A lot of my high school experience is a blur.

The odd incident has stuck with me, like the time our science teacher sent a fireball down the lab bench, or when our Chemistry teacher decided we would make--and eat--mayonnaise as a lesson in emulsions.

However, most of high school--like I said--is a haze of uncomfortable chairs, countless hours spent in the library and playing cards with my friends at lunch time... and occasionally during Chemistry, too.

There is one lunchtime in particular, however, that I will never forget.

I was sitting with my friends, laughing and chatting as we did, when something shifted inside of me. Suddenly I was looking at myself from a distance. The best way to describe it, I guess, is as an out of body experience. As I watched myself, I realised that the person that I felt inside my head, inside my heart and soul, was not the girl sitting there with her friends.

It was then that I began to see myself the way everyone else must. The struggles, the pain, the fear, the sense of invalidity, of unworthiness, of failure-my friends never saw these things, and I certainly did my best not to show them.

Since I was a toddler, I have been plagued by fear, anxiety and panic.

Since primary school, I have cycled in and out of depressive episodes, sometimes struggling with impulse control and often engaging in self-harmful behaviours.

In high school, I began to fight my visible self, trying to find ways to hide and escape and just, not be here.

We all have mental and emotional health, just like we all have physical health, and arguably spiritual health too.

My mental and emotional health, aren't so great; I live with disordered mental health.

I live in a constant battle with my own head-fighting to keep control over my mood, over my thought patterns, over my behavioural choices.

I have to constantly be aware of an infinite number of triggers, always ready to figure out whether I'm going to be able to cope, or whether it's worth even trying. Sometimes, none of those preparations and safeguards, none of the tools or skills I've learned, matter; biochemistry just does whatever it wants, whenever it wants, and it sucks.

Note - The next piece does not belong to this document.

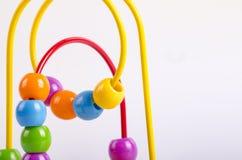 Image de plan rapproché de jouet de boule de coster de rouleau de perles sur le backgroun blanc Photos libres de droits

I only launched into writing a few short years ago, but it has been the voice I've been craving: in the real world, we have to live as our visible selves, but online or on paper, I can live my invisible self. Writing and literature is how I can make the invisible, visible.

For me, this has become an integral part of my recovery. It is through writing, through reading, through connecting with communities like Wattpad that I can begin to piece together the frayed threads that will take me to see all layers of who I am.

I want, too, for other people to know what I now know: that your invisible self doesn't have to be a secret, it's not something that needs to be hidden, or to feel ashamed of.

Those feelings and negative associations are what we call stigma. Stigma is why our society and culture don't and/or won't talk about some issues, or at least not with any level of comfort or wisdom.

I want to fight the lies and ignorance we hold on to about our invisible selves.

I want you to see me, the whole me, just as I see the whole you.